(Work to be completed): Please pick up the worked solution on sampling and band-limited interpolation at the point where it stops, and carry it forward.

Revision as of 09:29, 30 September 2014


Homework 3 Solution, ECE438, Fall 2014

Question 1

Let x(t) be a continuous-time signal and let y[n]=x(nT) be a sampling of that signal with period T>0. We would like to interpolate the samples (i.e., "connect the dots") in order to try to recover x(t).

a) Derive a formula for a band-limited interpolation of the samples (i.e., an expression for a continuous signal z(t) in terms of the samples y[n]). (Do not simply write down the formula; show how to derive it.)

Solution

To begin, we can write express the ideally sampled signal, x_s(t), as

$ \begin{align} x_s(t)&=\text{comb}_T \left \{ x(t) \right \}\\ &= x(t)\sum_{n=-\infty}^{\infty} \delta(t-kT) \end{align} $

We can then get the spectrum as

$ \begin{align} X_s(f) &= \text{CTFT} \left \{ \text{comb}_T \left \{ x(t) \right \} \right \} \\ &= \frac{1}{T} \text{rep}_{\frac{1}{T}} \left \{ X(f) \right \}\\ &=\frac{1}{T} \sum_{k=-\infty}^{\infty}X(f-k\frac{1}{T}) \end{align} $


The interpolation filter should filter out the copies of the original spectrum while preserving the one at baseband. Conceptually, the simplest filter is

$ H_r(f)=\begin{cases} T \mbox{, where } |f| \leq \frac{1}{2T} \\ 0 \mbox{, else}\end{cases} $

$ h_r(t) = \text{sinc}\left ( \frac{t}{T} \right ) $

Performing the convolution in the time domain

$ \begin{align} z(t) &= \text{comb}_{T_s} \{ x(t) \} \ast \text{sinc} \left ( \frac{t}{T} \right ) \\ &=\left ( \sum_{n=-\infty}^{\infty} x(nT) \delta (t-nT) \right )\ast \text{sinc} \left ( \frac{t}{T} \right ) \\ &=\sum_{n=-\infty}^{\infty} x(nT) \text{sinc} \left (\frac{t-nT }{T}\right) \\ \end{align} $

b) Show that your interpolation is equal to the original signal at all sample points.

(Extracted information):
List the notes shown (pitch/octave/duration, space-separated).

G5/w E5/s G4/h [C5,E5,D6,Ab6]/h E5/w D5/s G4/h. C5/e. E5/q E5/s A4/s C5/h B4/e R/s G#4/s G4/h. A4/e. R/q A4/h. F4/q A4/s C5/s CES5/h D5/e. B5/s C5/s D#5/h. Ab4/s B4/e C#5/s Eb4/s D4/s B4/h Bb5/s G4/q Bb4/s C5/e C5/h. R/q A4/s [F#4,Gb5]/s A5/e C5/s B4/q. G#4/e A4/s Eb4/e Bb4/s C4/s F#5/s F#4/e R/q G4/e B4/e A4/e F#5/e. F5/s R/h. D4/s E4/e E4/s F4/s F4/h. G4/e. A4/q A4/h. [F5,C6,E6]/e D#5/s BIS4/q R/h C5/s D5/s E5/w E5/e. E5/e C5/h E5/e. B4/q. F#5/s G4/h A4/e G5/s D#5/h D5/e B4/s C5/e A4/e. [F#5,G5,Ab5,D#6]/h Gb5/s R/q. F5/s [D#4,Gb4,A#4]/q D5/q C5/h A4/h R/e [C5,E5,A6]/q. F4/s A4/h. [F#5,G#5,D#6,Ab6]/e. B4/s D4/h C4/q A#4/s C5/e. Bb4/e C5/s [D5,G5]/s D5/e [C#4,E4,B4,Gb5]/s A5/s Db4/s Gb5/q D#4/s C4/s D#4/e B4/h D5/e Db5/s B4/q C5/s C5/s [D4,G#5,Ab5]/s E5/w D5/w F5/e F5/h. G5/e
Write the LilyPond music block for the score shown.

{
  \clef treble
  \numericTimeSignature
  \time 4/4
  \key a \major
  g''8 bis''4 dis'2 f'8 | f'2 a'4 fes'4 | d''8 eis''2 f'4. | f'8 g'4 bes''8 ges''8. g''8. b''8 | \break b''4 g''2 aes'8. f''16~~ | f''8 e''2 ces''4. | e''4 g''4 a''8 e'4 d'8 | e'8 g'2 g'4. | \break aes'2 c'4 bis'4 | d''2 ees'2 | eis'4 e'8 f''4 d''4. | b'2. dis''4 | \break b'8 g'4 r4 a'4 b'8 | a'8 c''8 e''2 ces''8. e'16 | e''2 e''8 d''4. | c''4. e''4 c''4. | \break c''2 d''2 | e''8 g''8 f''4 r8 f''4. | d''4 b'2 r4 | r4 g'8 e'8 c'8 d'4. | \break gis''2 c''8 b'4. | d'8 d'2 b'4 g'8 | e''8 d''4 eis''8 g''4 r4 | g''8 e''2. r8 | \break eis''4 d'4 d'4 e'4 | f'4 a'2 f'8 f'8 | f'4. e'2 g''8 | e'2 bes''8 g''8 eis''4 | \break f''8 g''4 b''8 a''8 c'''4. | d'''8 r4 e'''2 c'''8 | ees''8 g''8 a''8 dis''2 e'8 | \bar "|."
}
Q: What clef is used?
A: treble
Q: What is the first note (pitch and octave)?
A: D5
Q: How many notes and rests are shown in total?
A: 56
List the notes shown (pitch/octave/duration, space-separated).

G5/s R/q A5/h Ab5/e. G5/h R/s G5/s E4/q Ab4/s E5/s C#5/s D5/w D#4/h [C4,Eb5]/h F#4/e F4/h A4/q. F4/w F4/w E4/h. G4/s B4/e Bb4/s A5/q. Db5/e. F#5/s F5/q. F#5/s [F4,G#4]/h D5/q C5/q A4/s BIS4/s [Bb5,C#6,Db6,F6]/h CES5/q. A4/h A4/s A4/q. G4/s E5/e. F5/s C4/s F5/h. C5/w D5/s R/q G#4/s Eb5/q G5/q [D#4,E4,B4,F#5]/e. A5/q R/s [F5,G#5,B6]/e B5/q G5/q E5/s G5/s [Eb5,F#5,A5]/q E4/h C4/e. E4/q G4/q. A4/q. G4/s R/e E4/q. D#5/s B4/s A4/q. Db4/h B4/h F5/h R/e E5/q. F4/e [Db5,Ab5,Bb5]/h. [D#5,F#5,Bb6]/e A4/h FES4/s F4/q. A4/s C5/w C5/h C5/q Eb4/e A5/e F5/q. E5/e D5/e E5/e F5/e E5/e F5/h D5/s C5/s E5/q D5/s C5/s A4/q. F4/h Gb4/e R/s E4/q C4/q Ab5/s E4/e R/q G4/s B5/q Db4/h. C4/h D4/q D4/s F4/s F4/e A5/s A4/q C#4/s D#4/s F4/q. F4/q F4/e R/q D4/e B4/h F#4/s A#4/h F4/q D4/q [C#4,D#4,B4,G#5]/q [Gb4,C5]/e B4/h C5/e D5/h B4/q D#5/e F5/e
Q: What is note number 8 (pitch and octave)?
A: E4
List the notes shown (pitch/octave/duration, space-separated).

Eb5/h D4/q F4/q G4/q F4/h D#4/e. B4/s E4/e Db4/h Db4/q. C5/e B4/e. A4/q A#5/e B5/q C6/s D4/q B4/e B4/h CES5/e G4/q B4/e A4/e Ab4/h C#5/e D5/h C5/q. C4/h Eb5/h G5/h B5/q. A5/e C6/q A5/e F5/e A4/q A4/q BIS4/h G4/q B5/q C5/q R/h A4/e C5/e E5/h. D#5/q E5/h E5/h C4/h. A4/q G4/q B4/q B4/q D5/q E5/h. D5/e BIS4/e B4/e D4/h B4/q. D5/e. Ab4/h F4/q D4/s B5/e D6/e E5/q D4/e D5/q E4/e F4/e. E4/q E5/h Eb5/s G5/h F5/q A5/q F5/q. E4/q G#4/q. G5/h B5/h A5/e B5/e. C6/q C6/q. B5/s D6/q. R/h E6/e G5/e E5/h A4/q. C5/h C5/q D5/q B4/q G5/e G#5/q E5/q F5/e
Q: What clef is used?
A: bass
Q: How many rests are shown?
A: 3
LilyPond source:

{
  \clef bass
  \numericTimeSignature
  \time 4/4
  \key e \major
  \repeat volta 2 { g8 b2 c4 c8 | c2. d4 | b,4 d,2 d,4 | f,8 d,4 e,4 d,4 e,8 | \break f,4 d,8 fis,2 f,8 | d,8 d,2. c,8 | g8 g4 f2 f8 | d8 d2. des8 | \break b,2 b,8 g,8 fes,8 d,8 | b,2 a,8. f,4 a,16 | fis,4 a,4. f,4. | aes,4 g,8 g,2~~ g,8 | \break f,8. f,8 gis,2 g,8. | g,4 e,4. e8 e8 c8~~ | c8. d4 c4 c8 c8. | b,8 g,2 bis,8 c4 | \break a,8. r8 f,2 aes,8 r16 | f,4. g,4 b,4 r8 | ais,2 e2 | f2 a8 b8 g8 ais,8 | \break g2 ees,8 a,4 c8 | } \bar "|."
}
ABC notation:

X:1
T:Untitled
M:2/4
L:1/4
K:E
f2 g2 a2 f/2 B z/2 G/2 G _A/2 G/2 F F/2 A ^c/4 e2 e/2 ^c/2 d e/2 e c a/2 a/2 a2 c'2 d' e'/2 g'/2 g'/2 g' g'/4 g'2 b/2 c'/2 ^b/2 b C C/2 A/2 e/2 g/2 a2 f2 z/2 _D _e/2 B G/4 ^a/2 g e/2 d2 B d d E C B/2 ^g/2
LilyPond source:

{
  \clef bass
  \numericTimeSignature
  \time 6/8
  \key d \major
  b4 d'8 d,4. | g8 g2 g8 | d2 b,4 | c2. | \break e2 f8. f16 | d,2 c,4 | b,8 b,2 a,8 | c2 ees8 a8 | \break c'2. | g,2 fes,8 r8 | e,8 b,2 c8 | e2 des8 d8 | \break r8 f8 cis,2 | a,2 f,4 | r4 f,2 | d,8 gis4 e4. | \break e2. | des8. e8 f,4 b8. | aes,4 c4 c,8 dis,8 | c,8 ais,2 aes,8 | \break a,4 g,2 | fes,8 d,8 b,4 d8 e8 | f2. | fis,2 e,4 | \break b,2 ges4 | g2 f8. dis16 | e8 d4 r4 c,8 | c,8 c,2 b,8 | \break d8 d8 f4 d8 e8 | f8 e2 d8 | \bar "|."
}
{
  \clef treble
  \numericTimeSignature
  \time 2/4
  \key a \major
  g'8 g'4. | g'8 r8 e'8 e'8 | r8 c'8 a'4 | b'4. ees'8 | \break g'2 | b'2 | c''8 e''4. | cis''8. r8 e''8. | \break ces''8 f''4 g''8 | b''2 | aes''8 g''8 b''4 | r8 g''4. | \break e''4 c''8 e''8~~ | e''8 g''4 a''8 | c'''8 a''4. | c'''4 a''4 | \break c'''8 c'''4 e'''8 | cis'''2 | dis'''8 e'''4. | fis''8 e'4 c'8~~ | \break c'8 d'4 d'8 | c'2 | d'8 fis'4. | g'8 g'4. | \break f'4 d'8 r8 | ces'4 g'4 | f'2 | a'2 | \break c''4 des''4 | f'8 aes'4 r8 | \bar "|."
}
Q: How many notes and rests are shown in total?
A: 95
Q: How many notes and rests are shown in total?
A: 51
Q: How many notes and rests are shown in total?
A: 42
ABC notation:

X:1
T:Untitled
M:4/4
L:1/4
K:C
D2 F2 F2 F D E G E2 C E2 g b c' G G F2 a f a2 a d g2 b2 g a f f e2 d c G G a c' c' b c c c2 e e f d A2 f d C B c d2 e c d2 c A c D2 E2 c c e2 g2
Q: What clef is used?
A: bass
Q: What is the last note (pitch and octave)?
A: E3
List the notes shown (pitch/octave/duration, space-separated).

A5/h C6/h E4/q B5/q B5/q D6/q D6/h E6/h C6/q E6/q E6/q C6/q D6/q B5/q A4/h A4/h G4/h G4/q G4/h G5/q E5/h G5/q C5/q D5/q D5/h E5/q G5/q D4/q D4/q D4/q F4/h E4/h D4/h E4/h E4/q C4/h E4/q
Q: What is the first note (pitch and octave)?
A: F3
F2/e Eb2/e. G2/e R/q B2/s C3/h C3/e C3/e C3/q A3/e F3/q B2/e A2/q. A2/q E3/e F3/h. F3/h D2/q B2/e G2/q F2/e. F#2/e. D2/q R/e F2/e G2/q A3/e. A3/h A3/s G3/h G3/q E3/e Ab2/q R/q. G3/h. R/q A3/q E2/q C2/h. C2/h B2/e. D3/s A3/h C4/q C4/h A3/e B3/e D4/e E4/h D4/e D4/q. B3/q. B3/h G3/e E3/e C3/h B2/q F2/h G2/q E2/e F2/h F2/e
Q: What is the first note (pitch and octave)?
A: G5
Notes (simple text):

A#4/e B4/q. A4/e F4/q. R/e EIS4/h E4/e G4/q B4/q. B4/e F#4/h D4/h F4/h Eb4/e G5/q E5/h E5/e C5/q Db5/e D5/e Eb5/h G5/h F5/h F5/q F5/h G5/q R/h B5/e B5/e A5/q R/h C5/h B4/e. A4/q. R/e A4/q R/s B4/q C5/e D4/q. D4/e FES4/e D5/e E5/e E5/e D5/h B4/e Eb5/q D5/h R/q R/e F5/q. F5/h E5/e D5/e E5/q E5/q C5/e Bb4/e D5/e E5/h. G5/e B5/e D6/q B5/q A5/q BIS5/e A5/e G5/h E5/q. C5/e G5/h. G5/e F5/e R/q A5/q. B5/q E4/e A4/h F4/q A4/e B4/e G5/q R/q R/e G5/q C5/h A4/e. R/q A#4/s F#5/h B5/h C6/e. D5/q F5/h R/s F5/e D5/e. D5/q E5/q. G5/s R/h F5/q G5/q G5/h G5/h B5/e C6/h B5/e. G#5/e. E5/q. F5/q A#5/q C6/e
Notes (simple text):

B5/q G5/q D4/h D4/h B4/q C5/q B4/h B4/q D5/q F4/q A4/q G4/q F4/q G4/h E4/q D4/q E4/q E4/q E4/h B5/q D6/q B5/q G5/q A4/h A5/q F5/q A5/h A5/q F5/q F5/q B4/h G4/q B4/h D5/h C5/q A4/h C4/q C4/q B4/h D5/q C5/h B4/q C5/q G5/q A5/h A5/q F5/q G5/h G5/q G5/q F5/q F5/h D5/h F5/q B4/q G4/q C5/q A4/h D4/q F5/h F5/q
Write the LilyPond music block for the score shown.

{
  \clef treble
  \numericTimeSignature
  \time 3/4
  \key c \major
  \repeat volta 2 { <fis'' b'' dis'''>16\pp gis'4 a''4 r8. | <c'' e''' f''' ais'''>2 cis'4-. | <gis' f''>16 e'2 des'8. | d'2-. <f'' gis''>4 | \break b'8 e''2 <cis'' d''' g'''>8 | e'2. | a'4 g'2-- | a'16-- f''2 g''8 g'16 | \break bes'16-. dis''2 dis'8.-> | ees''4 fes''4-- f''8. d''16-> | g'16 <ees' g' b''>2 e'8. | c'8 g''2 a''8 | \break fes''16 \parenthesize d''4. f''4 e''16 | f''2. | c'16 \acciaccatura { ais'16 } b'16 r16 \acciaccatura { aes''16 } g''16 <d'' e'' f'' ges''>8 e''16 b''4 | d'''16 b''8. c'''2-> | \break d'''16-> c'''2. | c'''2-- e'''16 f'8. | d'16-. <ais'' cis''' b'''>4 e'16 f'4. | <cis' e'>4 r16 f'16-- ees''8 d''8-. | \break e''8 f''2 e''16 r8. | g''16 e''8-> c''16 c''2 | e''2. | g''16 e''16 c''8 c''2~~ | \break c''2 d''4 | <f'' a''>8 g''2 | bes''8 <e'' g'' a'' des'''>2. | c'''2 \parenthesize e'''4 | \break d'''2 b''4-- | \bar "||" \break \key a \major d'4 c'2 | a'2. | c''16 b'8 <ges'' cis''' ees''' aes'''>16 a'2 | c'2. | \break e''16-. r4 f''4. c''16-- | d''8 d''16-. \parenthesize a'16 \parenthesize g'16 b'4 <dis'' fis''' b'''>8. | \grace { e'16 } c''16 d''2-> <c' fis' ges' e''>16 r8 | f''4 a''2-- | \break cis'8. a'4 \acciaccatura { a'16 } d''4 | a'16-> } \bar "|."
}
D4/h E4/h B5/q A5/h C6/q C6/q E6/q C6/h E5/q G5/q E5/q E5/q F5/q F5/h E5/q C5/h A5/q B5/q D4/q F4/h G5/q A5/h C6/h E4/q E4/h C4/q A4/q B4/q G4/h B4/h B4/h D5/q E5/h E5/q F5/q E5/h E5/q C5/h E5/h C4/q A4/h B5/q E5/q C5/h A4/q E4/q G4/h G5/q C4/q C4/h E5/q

(Task response):
Solution

Looking at the mth sample point

$ \begin{align} z(mT) &=\sum_{n=-\infty}^{\infty} x(nT) \text{sinc} \left (\frac{mT-nT }{T}\right) \\ &=\sum_{n=-\infty}^{\infty} x(nT) \text{sinc} \left (m-n \right) \mbox{, where } \text{sinc}(m-n) = \begin{cases} 1 \mbox{, where } m=n \\ 0 \mbox{, else}\end{cases} \\ &= x(mT) \end{align} $

c) Under what circumstances is your interpolation equal to the original signal x(t)? Explain.

Solution

The original signal, x(t), must be bandlimited, so that X(f) = 0 for all f>1/2T. Otherwise, there might be aliasing.


Question 2

Again, we consider a continuous-time signal x(t) and a sampling y[n]=x(nT) of that signal.

a) Write a formula for a piece-wise constant interpolation of the samples.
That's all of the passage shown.